Monday, April 27, 2009

There are no isolated networks anymore

Highly specialized networks, such as those that control power grids, or esoteric equipment, such as MRI scanners, are not typically considered at risk from Internet attacks. Yet, the recent conficker worm was able to infect these things. It is important to understand that just because hardware seems specialized and distant, it can still be connected to a TCP/IP network. Even if the equipment doesn't offer a convenient web-addressable interface to hack, it can still have a protocol and perform I/O.

Almost all modern but specialized equipment has embedded TCP/IP capabilities and the associated ethernet jack. Web and TCP/IP based technology is a good choice for machine interfacing and configuration. Browsers eliminate the need for specialized client software. Non-specialized programmers can write code that works with a HTTP or HTTPS interface to provide remote configuration capability - this equals lower software development costs.

Specialized equipment often contains a remote data terminal (RDT) which is like an embedded board that contains a mini-OS, likely based on a linux variant or even something like VXWorks. Newly emerging technology, like System on a Chip (SoC) is both inexpensive, and easy to interface to. Even when an RDT type function is not available, these devices may stream large volumes of data outbound over TCP/IP, with the port intended to be used in a specialized LAN configuration for image capturing or other functions (think medical equipment like MRI scanners or X-Ray machines that are interfacing to the PACS network).

The overall point is that these machines are connected to a network that talks TCP/IP. And, following the very nature of TCP/IP, it's easy to make connections that are unintended. So, even though the MRI scanner is not supposed to be connected to the Internet, the imaging workstation will need to talk with the database in Radiology which is then connected to the Hospital Information System (HIS), which is connected to the Internet. You now have an MRI scanner that is attached to machines that can browse the Internet. This is how Conficker got into Heart Monitors running an old unpatched Win2K systems.
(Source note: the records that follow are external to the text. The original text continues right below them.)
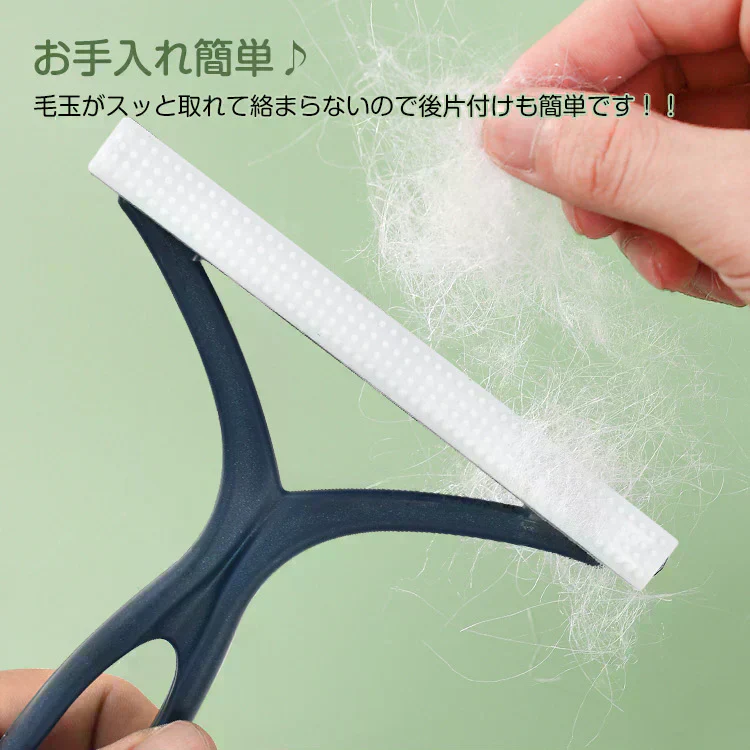 【ピンク】カーペットクリーナー ブラシ 毛玉取り機 毛玉取り器 【カウシェファーム収穫対象商品】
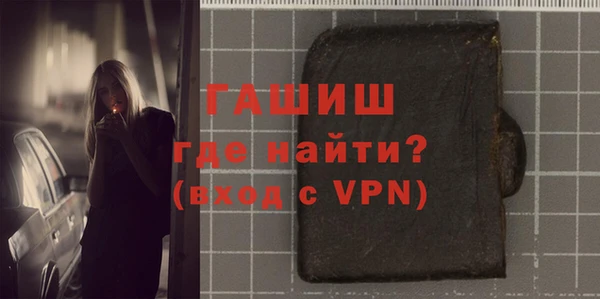 COCAINE Нея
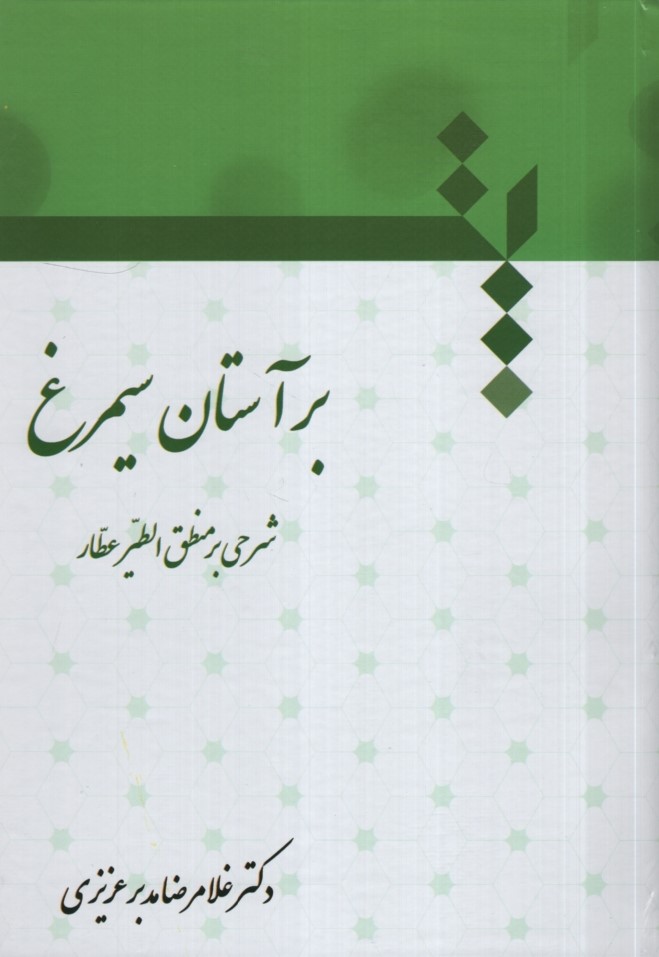 بر آستان سیمرغ شرحی بر منطق‌الطیر عطار دکتر مدبر عزیزی(سخن گستر)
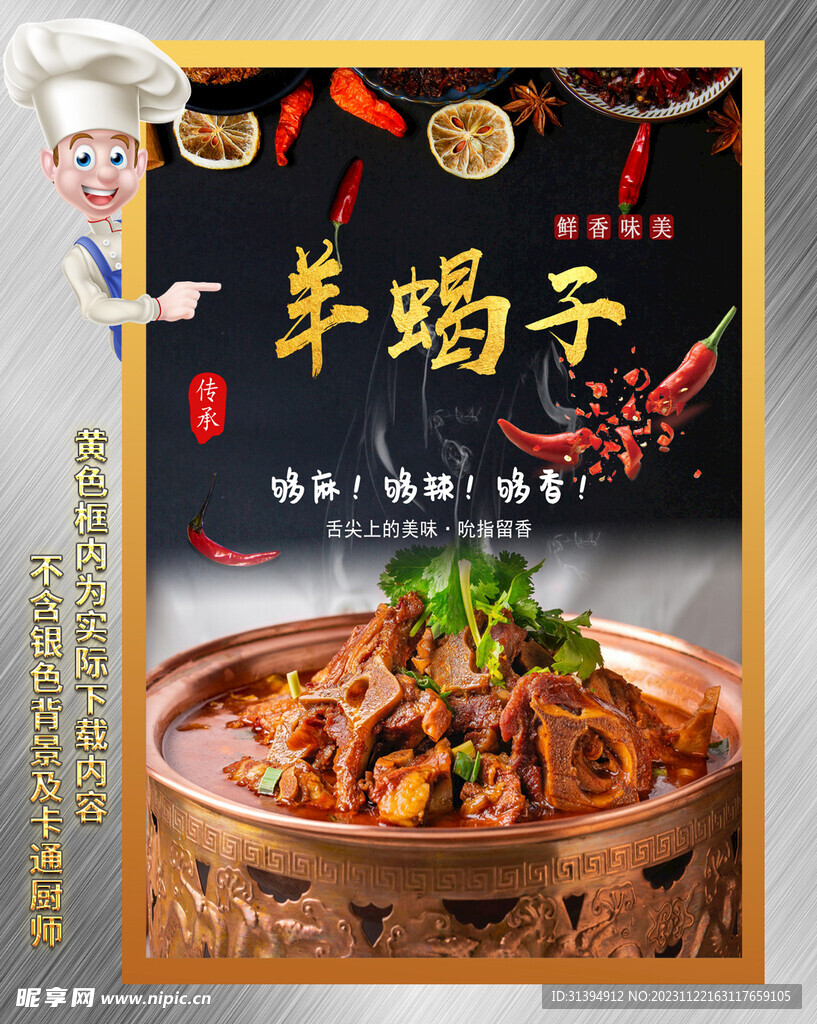羊蝎子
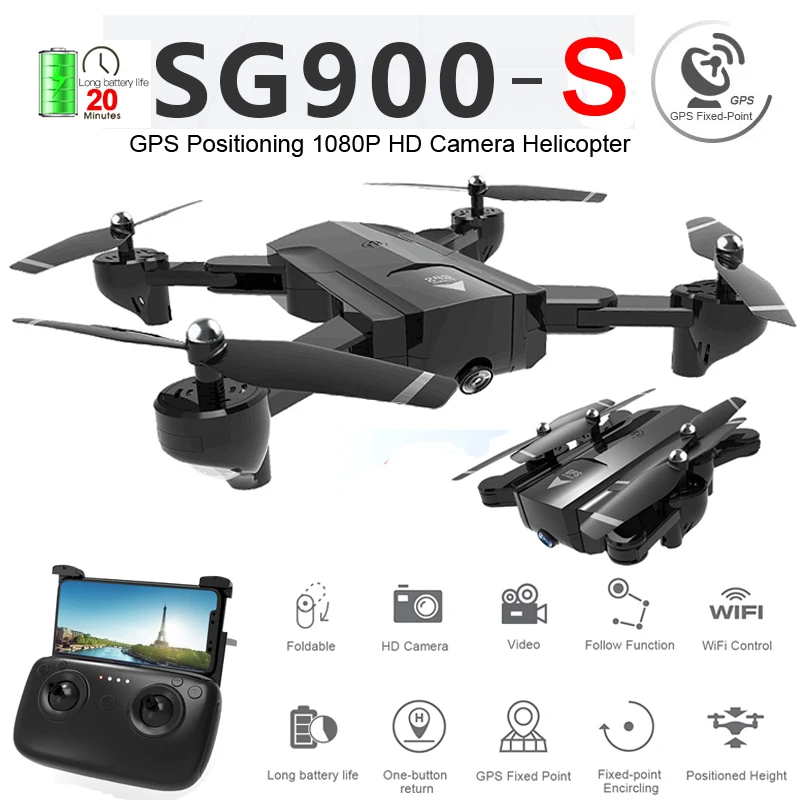 Дрон SG900S gps складной Профессиональный с камерой 1080P HD селфи WiFi FPV широкоугольный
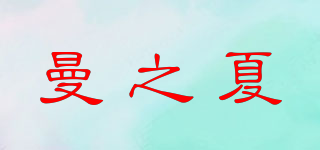 曼之夏品牌logo
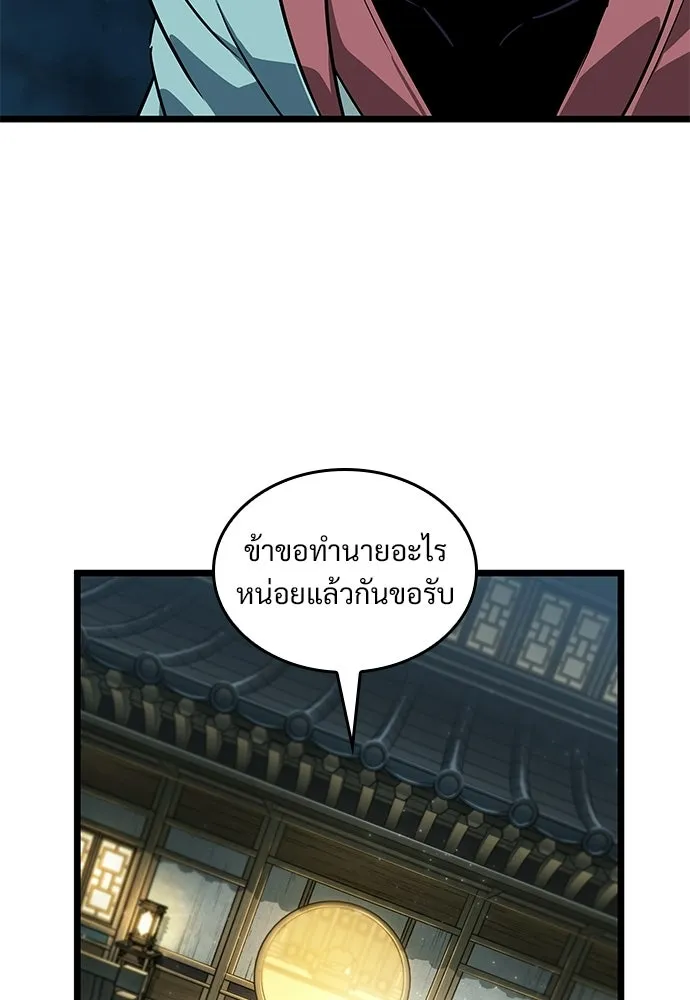 จอมยุทธ์ผู้จำได้ทุกสรรพสิ่ง ตอนที่ 8 รูปที่ 29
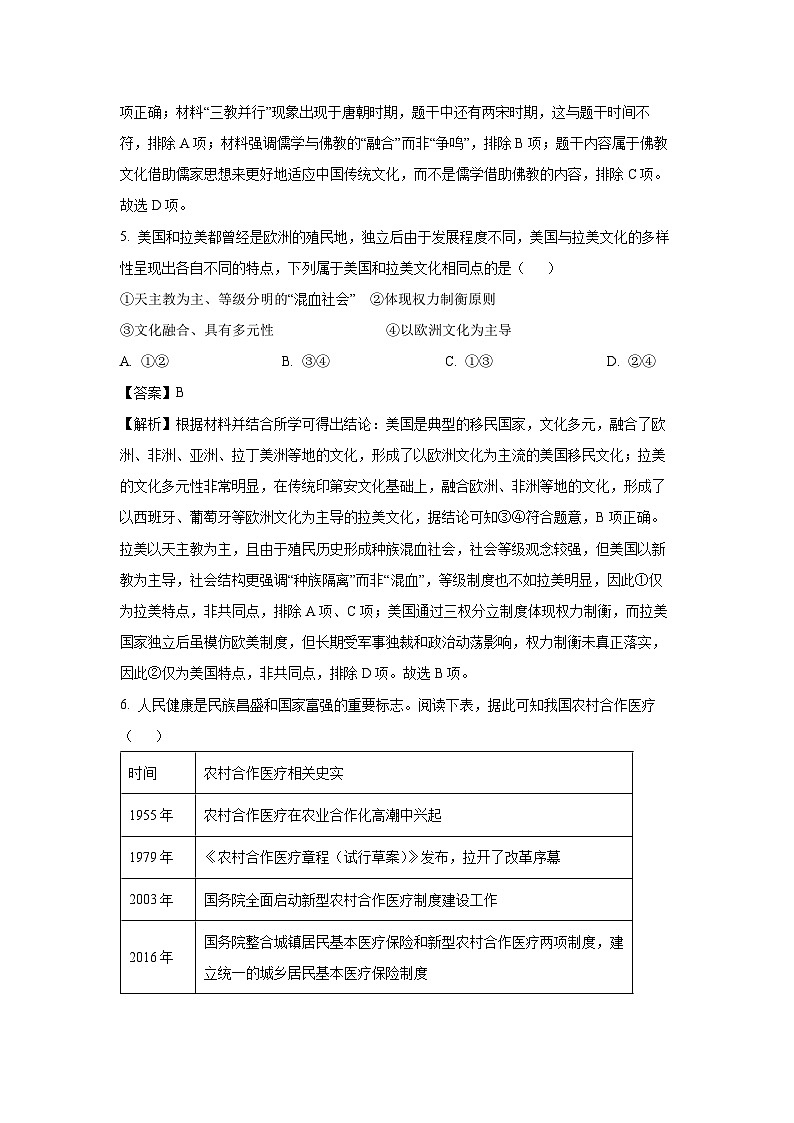浙江省浙东北县域名校发展联盟2024-2025学年高二下学期期中考试历史试题（解析版）第3页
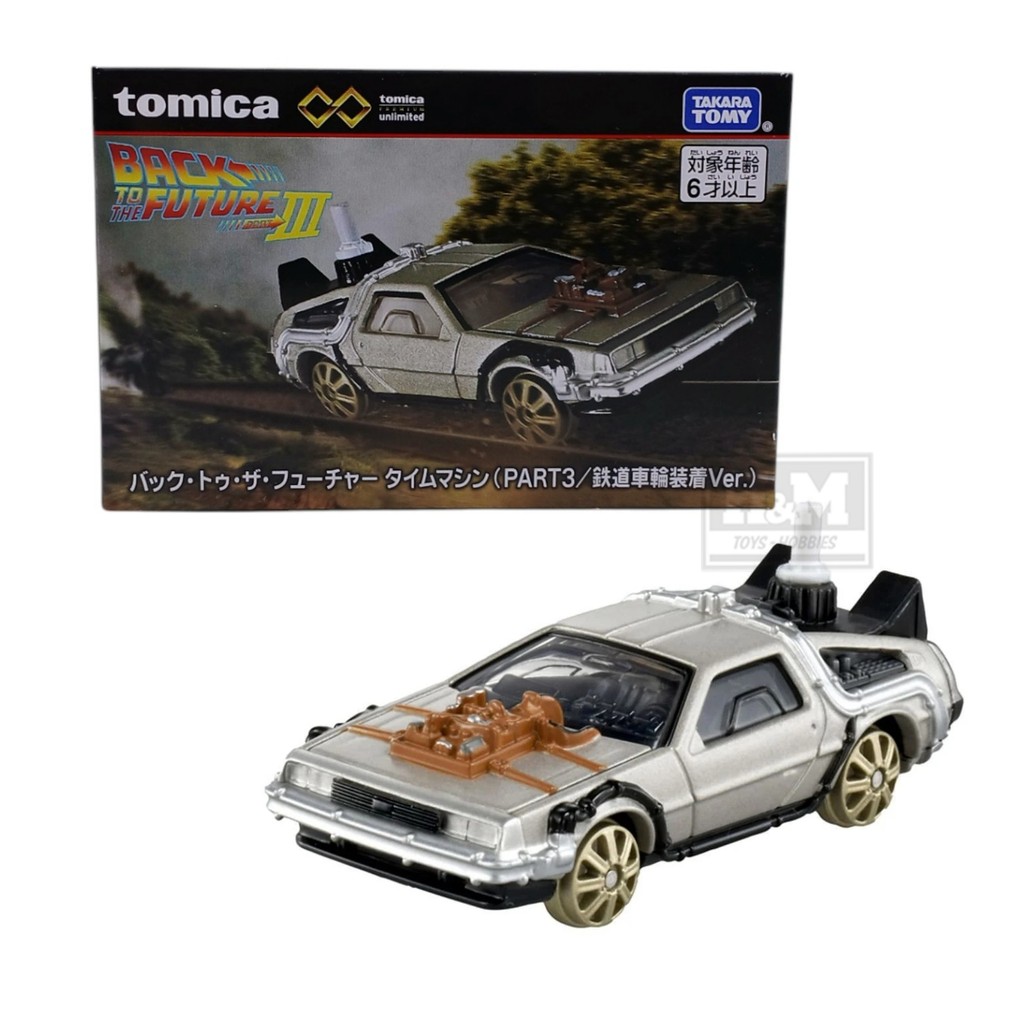Jual Tomica Premium Unlimited Back to the Future Time Machine (PART 3 ...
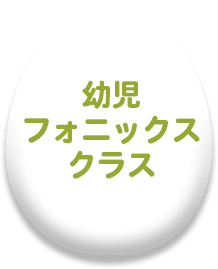 幼児フォニックスクラス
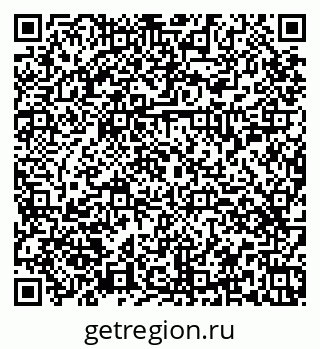 79374459143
Even old equipment falls prey to these unintended exploit paths. Especially for older SCADA equipment, there are tons of devices that will interface good old serial ports to ethernet and TCP/IP pathways. To lower costs, SCADA networks have been refitted with remote access that is routable over ethernet and TCP/IP. The protocols are old and weird, but anyone who does their research can attack them. Even when not directly connected to the Internet (and yes, sometimes they are), devices like power relays are just a few hops away from the Internet-facing gateway. These devices really do control power for small northeastern towns in the dead of winter.


A large amount of the risk here is simply that specialized networks are connected to the Internet via unintended means. These unintended connections between the so-called “protected” networks, and the totally unpatched open equipment is something like a void. It’s not well audited. In some cases, the IT staff may even be discouraged from auditing. In one factory a few years back, the IT staff were forbidden from even running port scans to inventory the network. Apparently doing so once crashed a SCADA controlled machine on the factory floor, so management had forbidden the practice hence. To make things worse, it's incredibly easy to bridge networks without thinking about the security implications. An end user can co-fuse two networks just by plugging in a cable incorrectly. A network admin may not have an extra switch so they use the existing one out of convenience. There are countless scenarios where it's easier to think of specialized systems as non-internet devices, thus not a problem for security.

When dealing with network security, you should always think of every networked device as containing an operating system. It would not harm your security to even think of them as embedded windows operating systems that are vulnerable to conficker worms. You should never think of them as non-internet devices.